The World Health Organization (WHO) lists the disease among the 20 Neglected Tropical Diseases (NTDs) globally. These are a diverse group of communicable diseases that prevail in tropical and sub-tropical conditions and mainly affect the poor.
In Kenya, the disease is endemic in the coastal regions which include Kilifi, Kwale, Mombasa, Taita Taveta and Tana River counties.
During the commemoration of the World NTDs Day on 30th January, Dr. Wyckliff Omondi, Head division of vector borne and NTDs, Ministry of Health announced that Kenya is on the verge of eliminating elephantiasis by 2026.
He said Kenya had piloted a triple therapy which shortened intervention period from five years to two years in three prevalent sub-counties of Jomvu, Lamu East and Lamu West. The therapy, led to the disease being eliminated in these regions.
Dr. Omondi mentioned that since 2015, the government embarked on continuous treatment of 23 of the 26 endemic sub-counties in the coastal region. But treatment has stopped in seven sub-counties including the three where therapy was carried out and in Bura, Galole, Garsen and Taveta sub-counties, where elimination have been confirmed.
“The country geared towards the last mass drug administration (MDA) last year. But due to logistical challenges in provision of medicines, we are looking to conduct our last MDA in about 20 sub-counties this year,” he said.
“This means we need to institute surveillance of this disease and to be precise if you look at the timeline of the surveillance then Kenya needs to enter into records of ending filariasis by 2026.”
Dr. Sultani Matendechero, Head Kenya National Public Health Institute/ Centres for Disease Control and Prevention (NPHI/CDC), said besides the seven sub-counties where elimination had been confirmed, eleven have passed pre-transmission.
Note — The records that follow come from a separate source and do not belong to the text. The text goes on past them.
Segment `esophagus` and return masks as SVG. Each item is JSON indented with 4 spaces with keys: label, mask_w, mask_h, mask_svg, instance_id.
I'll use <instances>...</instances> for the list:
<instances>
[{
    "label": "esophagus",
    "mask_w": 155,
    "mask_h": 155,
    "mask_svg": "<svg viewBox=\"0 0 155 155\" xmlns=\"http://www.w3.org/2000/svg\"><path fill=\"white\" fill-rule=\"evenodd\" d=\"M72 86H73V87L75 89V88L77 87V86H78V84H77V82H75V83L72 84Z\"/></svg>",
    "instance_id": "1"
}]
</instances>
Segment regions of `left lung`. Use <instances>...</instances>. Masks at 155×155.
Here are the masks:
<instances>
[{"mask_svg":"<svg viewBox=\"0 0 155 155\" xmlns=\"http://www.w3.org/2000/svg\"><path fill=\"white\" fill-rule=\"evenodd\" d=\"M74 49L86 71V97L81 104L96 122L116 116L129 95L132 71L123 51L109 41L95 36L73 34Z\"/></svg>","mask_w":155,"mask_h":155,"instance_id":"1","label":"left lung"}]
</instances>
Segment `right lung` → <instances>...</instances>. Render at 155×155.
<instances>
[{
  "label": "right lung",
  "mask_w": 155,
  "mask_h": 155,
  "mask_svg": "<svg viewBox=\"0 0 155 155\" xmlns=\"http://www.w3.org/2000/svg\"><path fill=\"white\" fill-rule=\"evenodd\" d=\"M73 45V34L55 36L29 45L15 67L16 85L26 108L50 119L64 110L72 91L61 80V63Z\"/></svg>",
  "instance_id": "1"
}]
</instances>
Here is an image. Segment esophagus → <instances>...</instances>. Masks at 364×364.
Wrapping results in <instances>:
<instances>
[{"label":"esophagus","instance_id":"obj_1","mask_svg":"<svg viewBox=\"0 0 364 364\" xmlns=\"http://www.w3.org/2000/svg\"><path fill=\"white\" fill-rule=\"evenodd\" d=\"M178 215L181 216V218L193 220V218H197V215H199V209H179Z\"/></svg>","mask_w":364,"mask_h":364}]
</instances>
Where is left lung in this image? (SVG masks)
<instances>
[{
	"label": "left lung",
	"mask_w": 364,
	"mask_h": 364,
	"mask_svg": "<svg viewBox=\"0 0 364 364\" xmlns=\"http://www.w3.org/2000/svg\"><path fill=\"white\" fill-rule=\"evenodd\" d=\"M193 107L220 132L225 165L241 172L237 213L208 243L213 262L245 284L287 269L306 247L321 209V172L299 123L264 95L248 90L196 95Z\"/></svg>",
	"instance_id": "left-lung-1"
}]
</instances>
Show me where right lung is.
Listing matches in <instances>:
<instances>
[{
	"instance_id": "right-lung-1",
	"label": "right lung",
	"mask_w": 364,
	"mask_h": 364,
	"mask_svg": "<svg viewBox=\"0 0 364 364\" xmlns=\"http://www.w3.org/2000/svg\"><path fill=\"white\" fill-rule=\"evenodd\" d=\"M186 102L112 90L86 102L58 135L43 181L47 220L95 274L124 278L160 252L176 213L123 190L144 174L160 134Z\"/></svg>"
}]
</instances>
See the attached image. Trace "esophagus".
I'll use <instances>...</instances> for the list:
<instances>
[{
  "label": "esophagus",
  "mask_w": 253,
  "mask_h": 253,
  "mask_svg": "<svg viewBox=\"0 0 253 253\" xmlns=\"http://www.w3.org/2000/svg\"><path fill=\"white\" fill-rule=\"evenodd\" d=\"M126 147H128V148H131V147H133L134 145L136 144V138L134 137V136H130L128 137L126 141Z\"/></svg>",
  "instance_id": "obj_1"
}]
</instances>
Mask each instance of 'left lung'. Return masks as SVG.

“I can assure you when we go for a transmission assessment, we will pass in all of them bringing the total number to 18. We only need to do one round of MDA and we are done,” he said.
Dr. Matendechero attributed the success of the treatment uptake to intensive advocacy and community engagement on the disease, noting that on annual basis, over a period of five years, intensive campaigns and mass treatment were being carried out in the endemic areas.
Of the NTDs that are prevalent in Kenya, the country has only eliminated Guinea-worm disease. The WHO certified Kenya Guinea-worm free in 2018 after three years with no reported cases.